西原:どこが目からからうろこだったか教えてもらえませんか。

佐々倉氏:それ何に活用するんですか

西原:今後の予算の勉強会の参考にしたいので。

佐々倉氏:西原さんが予算の勉強会主催するんですか。

西原:そこまでは考えていませんが、ただ長年温めてきた構想なんで、face book 見たんで取りあえず、感想を聞きたいと思って。

佐々倉氏:「目からうろ」こは、酒井さんが書いたことなので、酒井さんに聞いて下さい。

西原:それは確かにそうですね、でも佐々倉さんは教育委員として教育委員会予算書は議会提出前に予算案を審議して意見を述べているはずなので、予算に対して全くの素人じゃないし。

佐々倉氏:そうですね。でも私は教育委員としてではなく個人として参加すると事前に皆なに言ってから今回参してますから。それに語弊があったらいけませんから。
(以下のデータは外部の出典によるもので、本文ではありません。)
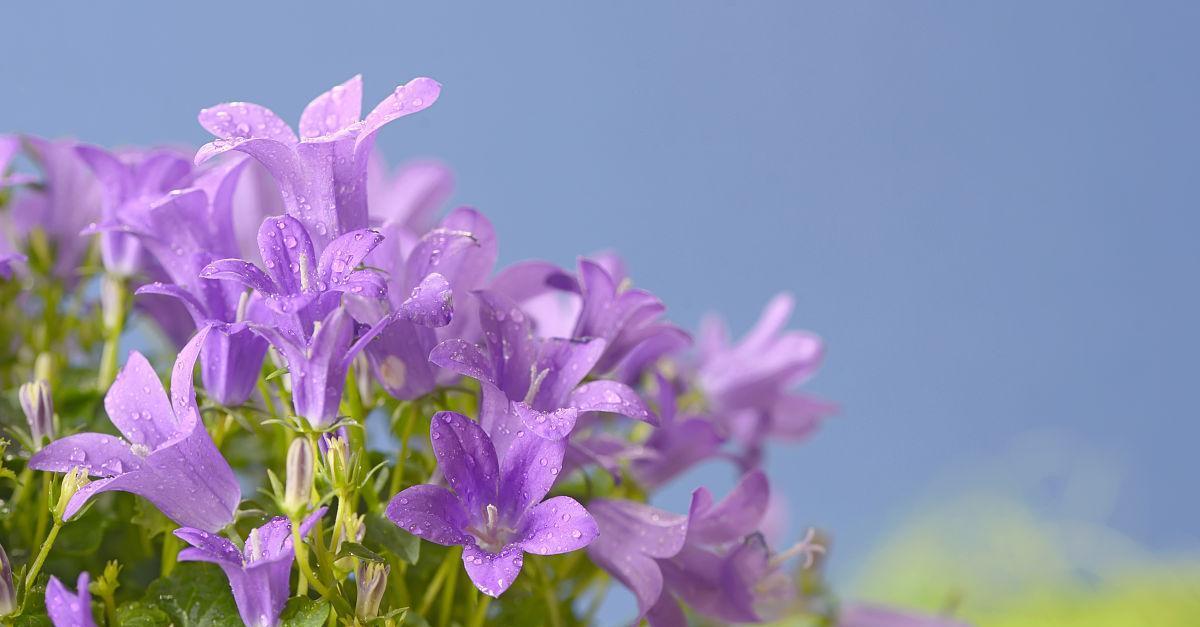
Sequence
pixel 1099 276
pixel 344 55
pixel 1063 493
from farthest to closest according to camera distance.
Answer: pixel 1099 276 → pixel 344 55 → pixel 1063 493

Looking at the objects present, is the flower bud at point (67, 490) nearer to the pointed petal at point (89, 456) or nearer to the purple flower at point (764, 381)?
the pointed petal at point (89, 456)

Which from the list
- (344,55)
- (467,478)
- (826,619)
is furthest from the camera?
(344,55)

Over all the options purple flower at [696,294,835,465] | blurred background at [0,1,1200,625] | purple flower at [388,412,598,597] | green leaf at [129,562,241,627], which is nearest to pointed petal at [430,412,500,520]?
purple flower at [388,412,598,597]

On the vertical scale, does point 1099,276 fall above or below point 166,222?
above

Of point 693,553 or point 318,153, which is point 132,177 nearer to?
point 318,153

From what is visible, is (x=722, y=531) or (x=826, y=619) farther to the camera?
(x=826, y=619)

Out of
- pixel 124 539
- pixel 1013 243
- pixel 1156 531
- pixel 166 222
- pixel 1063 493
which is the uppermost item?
pixel 1013 243

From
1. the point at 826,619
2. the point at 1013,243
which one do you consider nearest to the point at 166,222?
the point at 826,619

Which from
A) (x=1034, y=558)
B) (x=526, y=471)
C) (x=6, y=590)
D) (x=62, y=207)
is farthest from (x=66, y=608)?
(x=1034, y=558)

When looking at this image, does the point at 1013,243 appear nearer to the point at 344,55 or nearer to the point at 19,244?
the point at 344,55
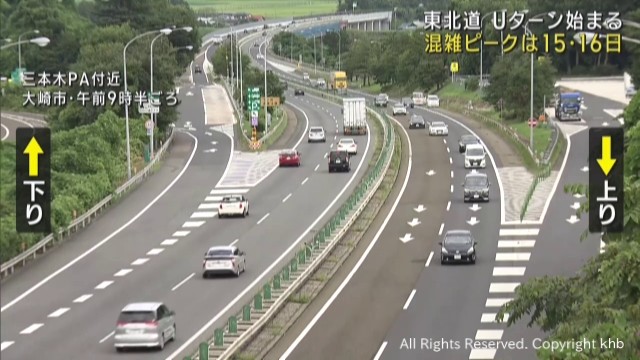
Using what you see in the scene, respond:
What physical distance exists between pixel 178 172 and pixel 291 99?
238 ft

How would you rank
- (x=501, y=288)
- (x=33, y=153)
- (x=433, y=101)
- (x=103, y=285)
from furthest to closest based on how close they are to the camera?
(x=433, y=101) < (x=501, y=288) < (x=103, y=285) < (x=33, y=153)

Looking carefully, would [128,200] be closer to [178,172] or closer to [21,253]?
[178,172]

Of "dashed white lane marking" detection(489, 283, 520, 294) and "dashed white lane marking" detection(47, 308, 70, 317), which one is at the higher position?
"dashed white lane marking" detection(47, 308, 70, 317)

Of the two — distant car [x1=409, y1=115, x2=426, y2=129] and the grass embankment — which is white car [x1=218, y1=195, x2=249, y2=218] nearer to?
the grass embankment

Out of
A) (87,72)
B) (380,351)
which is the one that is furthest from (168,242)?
(380,351)

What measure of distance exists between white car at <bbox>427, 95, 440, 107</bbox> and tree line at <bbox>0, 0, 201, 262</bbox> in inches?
1075

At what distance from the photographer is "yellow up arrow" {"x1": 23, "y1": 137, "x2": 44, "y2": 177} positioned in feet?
82.4

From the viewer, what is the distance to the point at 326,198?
74.4 m

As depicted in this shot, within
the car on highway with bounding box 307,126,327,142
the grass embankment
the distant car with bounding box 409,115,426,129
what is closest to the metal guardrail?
the grass embankment

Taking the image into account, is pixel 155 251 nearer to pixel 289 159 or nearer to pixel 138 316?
pixel 138 316

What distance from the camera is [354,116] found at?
108188 millimetres

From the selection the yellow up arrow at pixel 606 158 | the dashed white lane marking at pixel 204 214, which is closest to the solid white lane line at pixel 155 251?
the dashed white lane marking at pixel 204 214

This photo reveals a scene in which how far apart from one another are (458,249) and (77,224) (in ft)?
49.6

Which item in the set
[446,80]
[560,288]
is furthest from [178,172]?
[560,288]
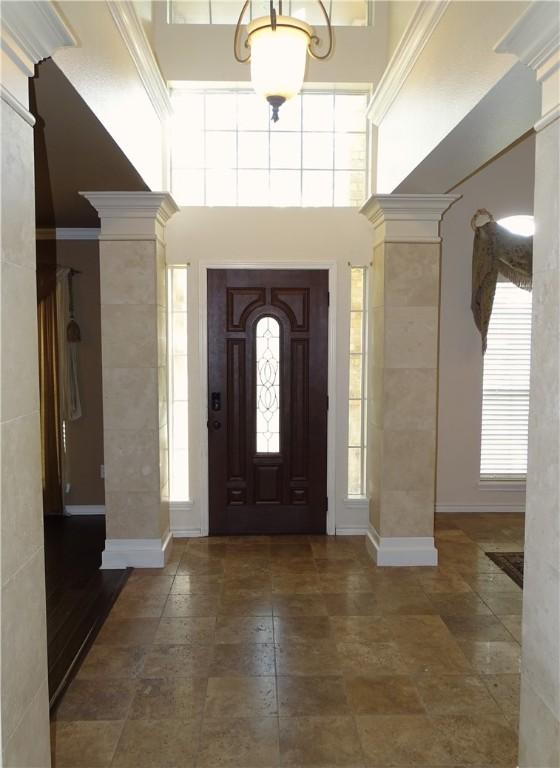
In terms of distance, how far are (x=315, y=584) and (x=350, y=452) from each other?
1.17 meters

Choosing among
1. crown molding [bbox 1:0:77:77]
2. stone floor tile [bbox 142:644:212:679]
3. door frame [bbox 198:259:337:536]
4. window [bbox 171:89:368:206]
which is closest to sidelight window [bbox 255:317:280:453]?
door frame [bbox 198:259:337:536]

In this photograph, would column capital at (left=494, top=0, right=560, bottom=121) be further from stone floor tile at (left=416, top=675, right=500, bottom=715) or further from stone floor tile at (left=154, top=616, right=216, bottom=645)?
stone floor tile at (left=154, top=616, right=216, bottom=645)

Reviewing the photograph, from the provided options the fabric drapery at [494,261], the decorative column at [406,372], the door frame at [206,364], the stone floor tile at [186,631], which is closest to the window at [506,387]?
the fabric drapery at [494,261]

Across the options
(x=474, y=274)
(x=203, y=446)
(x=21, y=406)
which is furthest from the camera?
(x=474, y=274)

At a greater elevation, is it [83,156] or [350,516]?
[83,156]

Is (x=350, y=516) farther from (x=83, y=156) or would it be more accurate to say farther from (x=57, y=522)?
(x=83, y=156)

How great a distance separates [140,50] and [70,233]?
2.19m

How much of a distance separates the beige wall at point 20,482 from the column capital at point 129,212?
6.92 feet

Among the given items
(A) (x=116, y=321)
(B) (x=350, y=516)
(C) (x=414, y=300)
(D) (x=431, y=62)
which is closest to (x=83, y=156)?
(A) (x=116, y=321)

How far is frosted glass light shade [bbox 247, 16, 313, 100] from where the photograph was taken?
92.5 inches

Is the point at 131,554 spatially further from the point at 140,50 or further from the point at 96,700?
the point at 140,50

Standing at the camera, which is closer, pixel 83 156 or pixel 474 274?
pixel 83 156

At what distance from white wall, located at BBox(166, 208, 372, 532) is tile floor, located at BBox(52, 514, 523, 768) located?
142 cm

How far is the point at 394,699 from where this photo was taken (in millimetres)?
2604
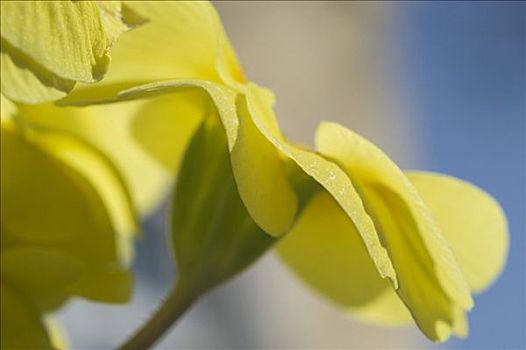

西原:今現職議議員でもない、教育委員でもない、何の権限もない一町民の私に対して「それ何に活用するんですか」とあなたの方から先に聞かれたんですけど、自分は教育委員としてではなく個人として、ですか。なんだかアンバランスな発言ですね。

佐々倉氏:・・・・・・・・・・取り込んでいるので。

西原:そうですか。けれども今回教育委員の佐々倉さんに関して、私にとっての貴重な情報を得ることはできました。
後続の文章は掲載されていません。